The Church of Our Lady of the Assumption & St. Gregory, Warwick Street, Soho, is one of the most historic churches in the Diocese of Westminster, reaching back to 1724. British History Online suggests that due to the ministrations of clergy serving the then Royal Bavarian Embassy chapel in 1780, the area may have been a focus for English Catholics to gather around, with 1000 people, including Catholics, living in St. James’ Parish and many more in St. Anne’s Parish, Soho. Other references suggest that in the latter part of the 18th & 19th centuries, parts of this area offered refuge to poorer people who served the better-off merchants living in nearby Mayfair. The “Portuguese Chapel” and St. Anne’s Parish Church were noted for their ministry to the poor. There are, therefore, historical precedents in reaching out to marginalised groups in the area.


The regular Sundays’ evening congregation at the Church of the Assumption had a regular attendance of well over 100, but there was estimated overall contact with 250-300 people, some being occasional participants. These masses were served by a rota of 15 priests from a variety of dioceses and religious communities, some of whom were resident or work in Westminster Diocese. The Soho Masses Pastoral Council, 12 people, elected on an annual basis by regular Mass participants, was responsible for planning these liturgies, and a number of other pastoral events.


Present day


In early 2013, the Church of the Assumption was given over to the Personal Ordinariate of Our Lady of Walsingham, the body set up Pope Benedict XVI to welcome Anglicans at odds with the Church of England's position on female clergy into the Roman Catholic church. As a result, the LGBT+ community worshipping at the Church of the Assumption was invited to move to the Church of the Immaculate Conception, administered by the Society of Jesus (Jesuits). Outside of Covid-19 lockdown, we participate in and attend the 17:30 evening parish mass on the 2nd and 4th Sundays of each month, and provide refreshments and socializing in the parish hall afterwards.
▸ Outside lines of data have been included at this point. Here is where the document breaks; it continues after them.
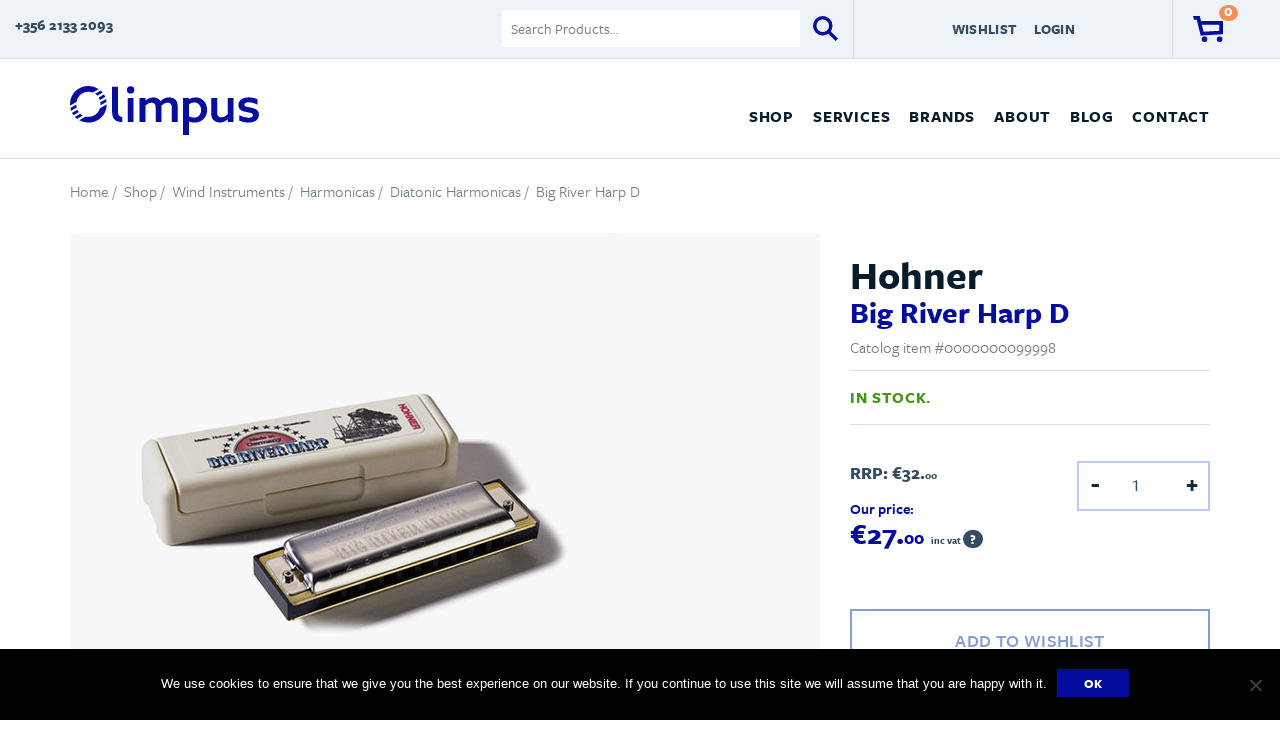

--- FILE ---
content_type: image/svg+xml
request_url: https://olimpusmusic.com/wp-content/themes/olimpus/assets/img/SVG/spotify.svg
body_size: 674
content:
<svg xmlns="http://www.w3.org/2000/svg" viewBox="0 0 60 60"><defs><style>.cls-1{fill:#00d86f;}.cls-2{fill:#7ba43e;}</style></defs><title>Asset 6</title><g id="Layer_2" data-name="Layer 2"><g id="Layer_1-2" data-name="Layer 1"><circle class="cls-1" cx="30" cy="30" r="30"/><path class="cls-2" d="M51.92,24a2.77,2.77,0,0,1-2.75,2.8,2.7,2.7,0,0,1-1.44-.38,32.84,32.84,0,0,0-4-1.95,43,43,0,0,0-8.48-2.35,54.52,54.52,0,0,0-6.1-.71,59.24,59.24,0,0,0-6.39,0,45.47,45.47,0,0,0-7.26.92c-.88.19-1.76.43-2.63.66a2.87,2.87,0,0,1-1.59,0,2.78,2.78,0,0,1-2-2.61,2.72,2.72,0,0,1,1.85-2.67c.85-.28,1.71-.5,2.58-.7a49.46,49.46,0,0,1,6.51-1,58.4,58.4,0,0,1,7-.21A56.16,56.16,0,0,1,44.05,18.6a36.88,36.88,0,0,1,6.4,2.91,2.78,2.78,0,0,1,1.39,1.85A3.94,3.94,0,0,1,51.92,24Z"/><path class="cls-2" d="M24.77,30.66A37.1,37.1,0,0,0,14.4,32.11a2.43,2.43,0,0,1-1.66,0,2.3,2.3,0,0,1-1.44-2.2,2.25,2.25,0,0,1,1.58-2.13c1-.3,1.95-.55,2.94-.77a40.59,40.59,0,0,1,7.37-.92,45.29,45.29,0,0,1,15.68,2.12,35.64,35.64,0,0,1,7.38,3.3l.35.21a2.32,2.32,0,0,1-2.41,4h0c-.65-.37-1.28-.75-1.94-1.08a35.63,35.63,0,0,0-9.58-3.18A42.69,42.69,0,0,0,24.77,30.66Z"/><path class="cls-2" d="M25.3,35.74a37.11,37.11,0,0,1,11.55,1.84,30.65,30.65,0,0,1,5.91,2.71,3.94,3.94,0,0,1,.48.31,1.85,1.85,0,0,1-1.86,3.16,4.82,4.82,0,0,1-.5-.27,28.37,28.37,0,0,0-10.24-3.61,35.37,35.37,0,0,0-6.74-.37,49.4,49.4,0,0,0-8.65,1.15,4.35,4.35,0,0,1-.88.13,1.78,1.78,0,0,1-1.78-1.47,1.81,1.81,0,0,1,1.1-2.07,3.47,3.47,0,0,1,.55-.16A52.54,52.54,0,0,1,21.31,36C22.64,35.86,24,35.82,25.3,35.74Z"/><path d="M51.92,24.12a2.77,2.77,0,0,1-4.19,2.42,32.84,32.84,0,0,0-4-1.95,43,43,0,0,0-8.48-2.35,54.52,54.52,0,0,0-6.1-.71,56.77,56.77,0,0,0-6.39,0,44.34,44.34,0,0,0-7.26.91c-.88.19-1.76.43-2.63.66a3,3,0,0,1-1.59,0,2.79,2.79,0,0,1-2-2.61,2.73,2.73,0,0,1,1.85-2.68c.85-.28,1.71-.49,2.58-.69a47.63,47.63,0,0,1,6.51-1,58.3,58.3,0,0,1,7-.21,56.18,56.18,0,0,1,16.85,2.89,36.15,36.15,0,0,1,6.4,2.91,2.74,2.74,0,0,1,1.39,1.84A4.11,4.11,0,0,1,51.92,24.12Z"/><path d="M24.77,30.82A36.75,36.75,0,0,0,14.4,32.28a2.43,2.43,0,0,1-1.66-.05A2.3,2.3,0,0,1,11.3,30a2.25,2.25,0,0,1,1.58-2.13c1-.29,1.95-.55,2.93-.77a40.81,40.81,0,0,1,7.38-.92,45.29,45.29,0,0,1,15.68,2.12,36.17,36.17,0,0,1,7.38,3.3l.35.21a2.32,2.32,0,0,1-2.41,4h0c-.65-.36-1.28-.74-1.95-1.08a35.44,35.44,0,0,0-9.57-3.18A43.57,43.57,0,0,0,24.77,30.82Z"/><path d="M25.3,35.9a37.11,37.11,0,0,1,11.55,1.84,30.65,30.65,0,0,1,5.91,2.71,5.66,5.66,0,0,1,.48.31,1.85,1.85,0,0,1-1.86,3.17c-.17-.09-.34-.18-.5-.28a28.17,28.17,0,0,0-10.24-3.6,35.37,35.37,0,0,0-6.74-.38,48.49,48.49,0,0,0-8.65,1.16,4.34,4.34,0,0,1-.88.12,1.78,1.78,0,0,1-1.78-1.47,1.82,1.82,0,0,1,1.1-2.07,2.64,2.64,0,0,1,.55-.15,52.56,52.56,0,0,1,7.07-1.13C22.64,36,24,36,25.3,35.9Z"/></g></g></svg>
During the year, we provide a range of pastoral and social activities, and members of the community participate in various aspects of the wider parish life.
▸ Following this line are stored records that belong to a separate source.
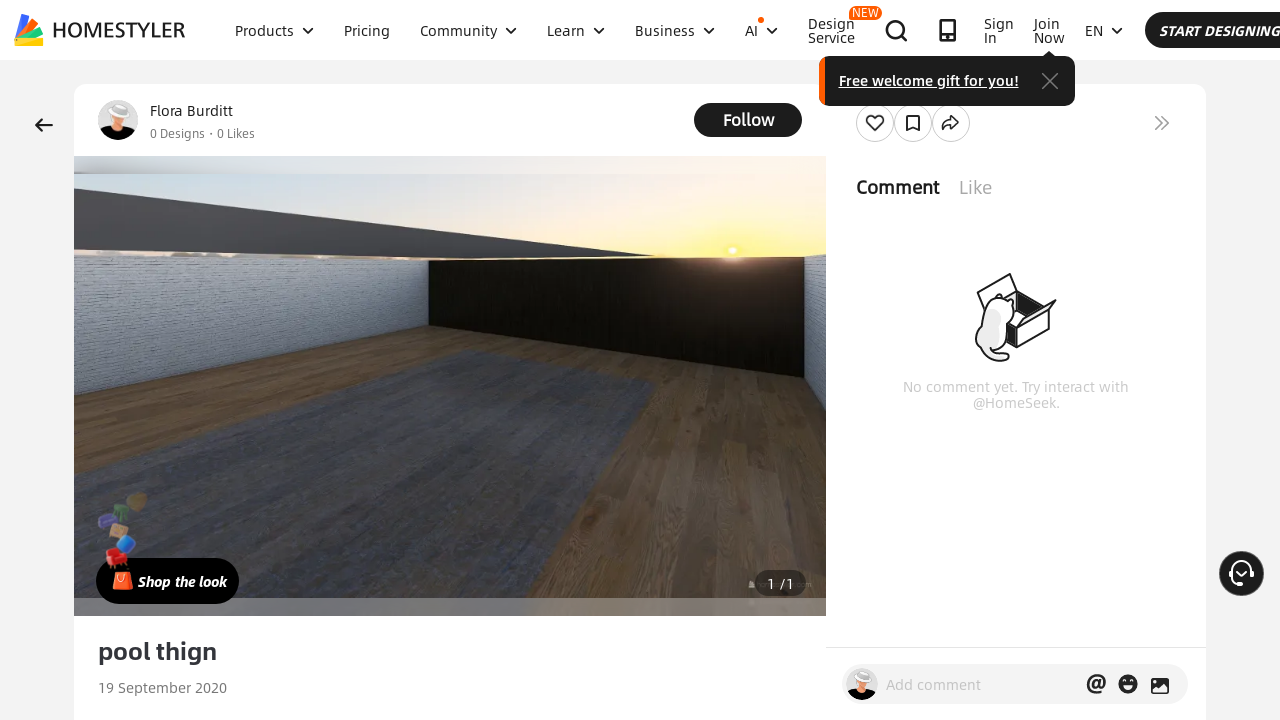

--- FILE ---
content_type: text/html; charset=utf-8
request_url: https://www.google.com/recaptcha/api2/aframe
body_size: 182
content:
<!DOCTYPE HTML><html><head><meta http-equiv="content-type" content="text/html; charset=UTF-8"></head><body><script nonce="00jxtU-v1_3agIbvpaFQRg">/** Anti-fraud and anti-abuse applications only. See google.com/recaptcha */ try{var clients={'sodar':'https://pagead2.googlesyndication.com/pagead/sodar?'};window.addEventListener("message",function(a){try{if(a.source===window.parent){var b=JSON.parse(a.data);var c=clients[b['id']];if(c){var d=document.createElement('img');d.src=c+b['params']+'&rc='+(localStorage.getItem("rc::a")?sessionStorage.getItem("rc::b"):"");window.document.body.appendChild(d);sessionStorage.setItem("rc::e",parseInt(sessionStorage.getItem("rc::e")||0)+1);localStorage.setItem("rc::h",'1769382716635');}}}catch(b){}});window.parent.postMessage("_grecaptcha_ready", "*");}catch(b){}</script></body></html>

--- FILE ---
content_type: application/javascript
request_url: https://gj.mmstat.com/eg.js?t=1769382704423
body_size: 83
content:
window.goldlog=(window.goldlog||{});goldlog.Etag="MJH9IYkUikICAQMTOtO79pfX";goldlog.stag=2;

--- FILE ---
content_type: application/javascript
request_url: https://gj.mmstat.com/eg.js?t=1769382714220
body_size: -98
content:
window.goldlog=(window.goldlog||{});goldlog.Etag="MJH9IYkUikICAQMTOtO79pfX";goldlog.stag=1;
A prayer, written during the transition of our community to Farm Street church, from the church of the Assumption, Warwick Street, and for all of us, as we journey on.

By Bernárd J. Lynch

(with permission)

They stand inside your Church, and know a wholeness that can benefit it. Long ago they learned that they must regard the lilies of the field, putting their trust in you. Pressured to hide their identities and gifts, they have served you with an unyielding, fierce love inside the same Church that condemned them. Taught that they must feel self-loathing, nevertheless they learned integrity and dignity, and how to look into your face and laugh with grateful joy, Lord. Victims of a long and continuing torture, they asserted a stubborn faith in the justice of your kingdom. Negativism was drummed into them as thoroughly as if they were sheet metal. They learned what it is to be hated. Yet, despite such rejection, they insisted on attesting to the fullness and beauty of all human creation, including theirs, in your image. They are alive and well and standing inside your Church. Bless them, Lord, for they are true missionaries. Amen.